> CHALLENGE 1: From the book club dinner post, reproduce the passage that begins at the words "Saturday night, I" and stops after "for dinner anyway.".
> CHALLENGE 2: Summarize the book club dinner post in two sentences.
> CHALLENGE 3: According to the book club dinner post, why did the group choose a Peruvian restaurant?

> PAGE EXCERPT:
Saturday night, I went to dinner with Meg and some other friends.  She started a book club, which is great – I love to read and don’t do it nearly enough anymore.  However, time got away from me and I haven’t even gotten the book we were supposed to read, much less read any of it.  As it turns out, I wasn’t the only one who had gotten behind due to life, and we decided to meet for dinner anyway.

Since the book was about Peru, we decided to have dinner at a Peruvian restaurant down on the Embarcadero, La Mar.  Dinner was delicious, I has some sort of steak dish with fries and other stuff.  I also had several bites of Meg’s food, since that’s what was put in front of me first.  Oops.  What happens when you don’t really understand the food you’re ordering.  Luckily, they brought her a brand new food and all was well.  We enjoyed the food and wine, and chose our next book.  Really looking forward to getting back into reading, especially with friends.

> PROVIDED DATA:
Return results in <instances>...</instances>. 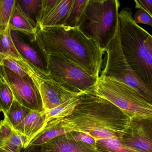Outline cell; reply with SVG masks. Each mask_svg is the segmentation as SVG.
<instances>
[{
    "instance_id": "obj_25",
    "label": "cell",
    "mask_w": 152,
    "mask_h": 152,
    "mask_svg": "<svg viewBox=\"0 0 152 152\" xmlns=\"http://www.w3.org/2000/svg\"><path fill=\"white\" fill-rule=\"evenodd\" d=\"M14 99L11 89L0 76V109L4 114L9 111Z\"/></svg>"
},
{
    "instance_id": "obj_7",
    "label": "cell",
    "mask_w": 152,
    "mask_h": 152,
    "mask_svg": "<svg viewBox=\"0 0 152 152\" xmlns=\"http://www.w3.org/2000/svg\"><path fill=\"white\" fill-rule=\"evenodd\" d=\"M48 76L74 93L91 91L97 79L86 69L61 55L48 56Z\"/></svg>"
},
{
    "instance_id": "obj_1",
    "label": "cell",
    "mask_w": 152,
    "mask_h": 152,
    "mask_svg": "<svg viewBox=\"0 0 152 152\" xmlns=\"http://www.w3.org/2000/svg\"><path fill=\"white\" fill-rule=\"evenodd\" d=\"M61 121L71 132L87 133L97 141L107 139L120 140L131 119L108 100L89 91L80 96L72 113Z\"/></svg>"
},
{
    "instance_id": "obj_19",
    "label": "cell",
    "mask_w": 152,
    "mask_h": 152,
    "mask_svg": "<svg viewBox=\"0 0 152 152\" xmlns=\"http://www.w3.org/2000/svg\"><path fill=\"white\" fill-rule=\"evenodd\" d=\"M88 0H73L64 26L78 28Z\"/></svg>"
},
{
    "instance_id": "obj_16",
    "label": "cell",
    "mask_w": 152,
    "mask_h": 152,
    "mask_svg": "<svg viewBox=\"0 0 152 152\" xmlns=\"http://www.w3.org/2000/svg\"><path fill=\"white\" fill-rule=\"evenodd\" d=\"M73 2V0H58L40 24L38 28L43 29L64 25Z\"/></svg>"
},
{
    "instance_id": "obj_5",
    "label": "cell",
    "mask_w": 152,
    "mask_h": 152,
    "mask_svg": "<svg viewBox=\"0 0 152 152\" xmlns=\"http://www.w3.org/2000/svg\"><path fill=\"white\" fill-rule=\"evenodd\" d=\"M91 92L111 102L131 119L152 120V104L115 78L99 75Z\"/></svg>"
},
{
    "instance_id": "obj_22",
    "label": "cell",
    "mask_w": 152,
    "mask_h": 152,
    "mask_svg": "<svg viewBox=\"0 0 152 152\" xmlns=\"http://www.w3.org/2000/svg\"><path fill=\"white\" fill-rule=\"evenodd\" d=\"M96 147L104 152H139L123 145L120 140L107 139L97 140Z\"/></svg>"
},
{
    "instance_id": "obj_13",
    "label": "cell",
    "mask_w": 152,
    "mask_h": 152,
    "mask_svg": "<svg viewBox=\"0 0 152 152\" xmlns=\"http://www.w3.org/2000/svg\"><path fill=\"white\" fill-rule=\"evenodd\" d=\"M46 113L31 111L22 122L14 127L15 130L25 137L24 149H26L32 140L46 126Z\"/></svg>"
},
{
    "instance_id": "obj_12",
    "label": "cell",
    "mask_w": 152,
    "mask_h": 152,
    "mask_svg": "<svg viewBox=\"0 0 152 152\" xmlns=\"http://www.w3.org/2000/svg\"><path fill=\"white\" fill-rule=\"evenodd\" d=\"M39 147V152H100L77 139L71 132L56 137Z\"/></svg>"
},
{
    "instance_id": "obj_2",
    "label": "cell",
    "mask_w": 152,
    "mask_h": 152,
    "mask_svg": "<svg viewBox=\"0 0 152 152\" xmlns=\"http://www.w3.org/2000/svg\"><path fill=\"white\" fill-rule=\"evenodd\" d=\"M36 40L47 55H61L82 66L98 79L105 50L79 28L54 26L39 29Z\"/></svg>"
},
{
    "instance_id": "obj_23",
    "label": "cell",
    "mask_w": 152,
    "mask_h": 152,
    "mask_svg": "<svg viewBox=\"0 0 152 152\" xmlns=\"http://www.w3.org/2000/svg\"><path fill=\"white\" fill-rule=\"evenodd\" d=\"M0 53L23 59L13 43L9 27L0 33Z\"/></svg>"
},
{
    "instance_id": "obj_21",
    "label": "cell",
    "mask_w": 152,
    "mask_h": 152,
    "mask_svg": "<svg viewBox=\"0 0 152 152\" xmlns=\"http://www.w3.org/2000/svg\"><path fill=\"white\" fill-rule=\"evenodd\" d=\"M31 111L15 99L9 111L4 114V116L10 124L15 127L23 121Z\"/></svg>"
},
{
    "instance_id": "obj_29",
    "label": "cell",
    "mask_w": 152,
    "mask_h": 152,
    "mask_svg": "<svg viewBox=\"0 0 152 152\" xmlns=\"http://www.w3.org/2000/svg\"><path fill=\"white\" fill-rule=\"evenodd\" d=\"M135 8L145 10L152 15V0H135Z\"/></svg>"
},
{
    "instance_id": "obj_32",
    "label": "cell",
    "mask_w": 152,
    "mask_h": 152,
    "mask_svg": "<svg viewBox=\"0 0 152 152\" xmlns=\"http://www.w3.org/2000/svg\"><path fill=\"white\" fill-rule=\"evenodd\" d=\"M100 152H101V151H100Z\"/></svg>"
},
{
    "instance_id": "obj_17",
    "label": "cell",
    "mask_w": 152,
    "mask_h": 152,
    "mask_svg": "<svg viewBox=\"0 0 152 152\" xmlns=\"http://www.w3.org/2000/svg\"><path fill=\"white\" fill-rule=\"evenodd\" d=\"M9 27L11 31L21 32L32 35L36 34L38 29L37 25L22 11L17 3L16 0Z\"/></svg>"
},
{
    "instance_id": "obj_30",
    "label": "cell",
    "mask_w": 152,
    "mask_h": 152,
    "mask_svg": "<svg viewBox=\"0 0 152 152\" xmlns=\"http://www.w3.org/2000/svg\"><path fill=\"white\" fill-rule=\"evenodd\" d=\"M25 152H39V151H37L36 150V147H34L29 148H26Z\"/></svg>"
},
{
    "instance_id": "obj_9",
    "label": "cell",
    "mask_w": 152,
    "mask_h": 152,
    "mask_svg": "<svg viewBox=\"0 0 152 152\" xmlns=\"http://www.w3.org/2000/svg\"><path fill=\"white\" fill-rule=\"evenodd\" d=\"M31 77L39 89L45 112L64 104L74 97L82 95L70 91L38 70H35Z\"/></svg>"
},
{
    "instance_id": "obj_20",
    "label": "cell",
    "mask_w": 152,
    "mask_h": 152,
    "mask_svg": "<svg viewBox=\"0 0 152 152\" xmlns=\"http://www.w3.org/2000/svg\"><path fill=\"white\" fill-rule=\"evenodd\" d=\"M42 0H16L23 12L39 27Z\"/></svg>"
},
{
    "instance_id": "obj_15",
    "label": "cell",
    "mask_w": 152,
    "mask_h": 152,
    "mask_svg": "<svg viewBox=\"0 0 152 152\" xmlns=\"http://www.w3.org/2000/svg\"><path fill=\"white\" fill-rule=\"evenodd\" d=\"M69 132L71 131L63 125L61 119L50 120L32 140L26 148L40 146L52 139Z\"/></svg>"
},
{
    "instance_id": "obj_6",
    "label": "cell",
    "mask_w": 152,
    "mask_h": 152,
    "mask_svg": "<svg viewBox=\"0 0 152 152\" xmlns=\"http://www.w3.org/2000/svg\"><path fill=\"white\" fill-rule=\"evenodd\" d=\"M101 75L115 78L133 88L146 100L152 104V90L137 76L130 67L122 50L119 28L106 48Z\"/></svg>"
},
{
    "instance_id": "obj_10",
    "label": "cell",
    "mask_w": 152,
    "mask_h": 152,
    "mask_svg": "<svg viewBox=\"0 0 152 152\" xmlns=\"http://www.w3.org/2000/svg\"><path fill=\"white\" fill-rule=\"evenodd\" d=\"M10 34L13 43L23 58L48 75V56L38 44L35 35L11 31Z\"/></svg>"
},
{
    "instance_id": "obj_8",
    "label": "cell",
    "mask_w": 152,
    "mask_h": 152,
    "mask_svg": "<svg viewBox=\"0 0 152 152\" xmlns=\"http://www.w3.org/2000/svg\"><path fill=\"white\" fill-rule=\"evenodd\" d=\"M0 76L7 83L19 104L31 111L45 112L39 89L31 76H20L1 66Z\"/></svg>"
},
{
    "instance_id": "obj_18",
    "label": "cell",
    "mask_w": 152,
    "mask_h": 152,
    "mask_svg": "<svg viewBox=\"0 0 152 152\" xmlns=\"http://www.w3.org/2000/svg\"><path fill=\"white\" fill-rule=\"evenodd\" d=\"M80 96L74 97L64 104L45 112L46 124L53 119H63L70 115L78 105Z\"/></svg>"
},
{
    "instance_id": "obj_4",
    "label": "cell",
    "mask_w": 152,
    "mask_h": 152,
    "mask_svg": "<svg viewBox=\"0 0 152 152\" xmlns=\"http://www.w3.org/2000/svg\"><path fill=\"white\" fill-rule=\"evenodd\" d=\"M118 0H88L78 28L105 50L118 29Z\"/></svg>"
},
{
    "instance_id": "obj_28",
    "label": "cell",
    "mask_w": 152,
    "mask_h": 152,
    "mask_svg": "<svg viewBox=\"0 0 152 152\" xmlns=\"http://www.w3.org/2000/svg\"><path fill=\"white\" fill-rule=\"evenodd\" d=\"M71 132L76 138L80 140V141L90 145L93 147L96 148V140L90 135L84 132Z\"/></svg>"
},
{
    "instance_id": "obj_14",
    "label": "cell",
    "mask_w": 152,
    "mask_h": 152,
    "mask_svg": "<svg viewBox=\"0 0 152 152\" xmlns=\"http://www.w3.org/2000/svg\"><path fill=\"white\" fill-rule=\"evenodd\" d=\"M25 137L18 134L6 117L0 125V152H21Z\"/></svg>"
},
{
    "instance_id": "obj_27",
    "label": "cell",
    "mask_w": 152,
    "mask_h": 152,
    "mask_svg": "<svg viewBox=\"0 0 152 152\" xmlns=\"http://www.w3.org/2000/svg\"><path fill=\"white\" fill-rule=\"evenodd\" d=\"M58 1V0H42L39 26Z\"/></svg>"
},
{
    "instance_id": "obj_33",
    "label": "cell",
    "mask_w": 152,
    "mask_h": 152,
    "mask_svg": "<svg viewBox=\"0 0 152 152\" xmlns=\"http://www.w3.org/2000/svg\"><path fill=\"white\" fill-rule=\"evenodd\" d=\"M0 110H1V109H0Z\"/></svg>"
},
{
    "instance_id": "obj_24",
    "label": "cell",
    "mask_w": 152,
    "mask_h": 152,
    "mask_svg": "<svg viewBox=\"0 0 152 152\" xmlns=\"http://www.w3.org/2000/svg\"><path fill=\"white\" fill-rule=\"evenodd\" d=\"M16 0H0V33L9 27Z\"/></svg>"
},
{
    "instance_id": "obj_3",
    "label": "cell",
    "mask_w": 152,
    "mask_h": 152,
    "mask_svg": "<svg viewBox=\"0 0 152 152\" xmlns=\"http://www.w3.org/2000/svg\"><path fill=\"white\" fill-rule=\"evenodd\" d=\"M122 50L137 76L152 90V36L133 20L131 9L124 7L118 16Z\"/></svg>"
},
{
    "instance_id": "obj_11",
    "label": "cell",
    "mask_w": 152,
    "mask_h": 152,
    "mask_svg": "<svg viewBox=\"0 0 152 152\" xmlns=\"http://www.w3.org/2000/svg\"><path fill=\"white\" fill-rule=\"evenodd\" d=\"M152 120L131 119L120 142L139 152H152Z\"/></svg>"
},
{
    "instance_id": "obj_31",
    "label": "cell",
    "mask_w": 152,
    "mask_h": 152,
    "mask_svg": "<svg viewBox=\"0 0 152 152\" xmlns=\"http://www.w3.org/2000/svg\"><path fill=\"white\" fill-rule=\"evenodd\" d=\"M1 111L0 110V113H1ZM1 121H0V125H1Z\"/></svg>"
},
{
    "instance_id": "obj_26",
    "label": "cell",
    "mask_w": 152,
    "mask_h": 152,
    "mask_svg": "<svg viewBox=\"0 0 152 152\" xmlns=\"http://www.w3.org/2000/svg\"><path fill=\"white\" fill-rule=\"evenodd\" d=\"M133 19L137 24H143L152 26V16L143 10H138L133 16Z\"/></svg>"
}]
</instances>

> FULL RESPONSE 1:
Saturday night, I went to dinner with Meg and some other friends.  She started a book club, which is great – I love to read and don’t do it nearly enough anymore.  However, time got away from me and I haven’t even gotten the book we were supposed to read, much less read any of it.  As it turns out, I wasn’t the only one who had gotten behind due to life, and we decided to meet for dinner anyway.

> FULL RESPONSE 2: Meg had started a book club, and on Saturday night the writer went to dinner with her and other friends; the writer had not even gotten the assigned book and was not the only one behind, so the group met for dinner anyway. Because the book was about Peru, they ate at La Mar, a Peruvian restaurant on the Embarcadero, where they enjoyed the food and wine and chose their next book.

> FULL RESPONSE 3: The book they were supposed to read was about Peru.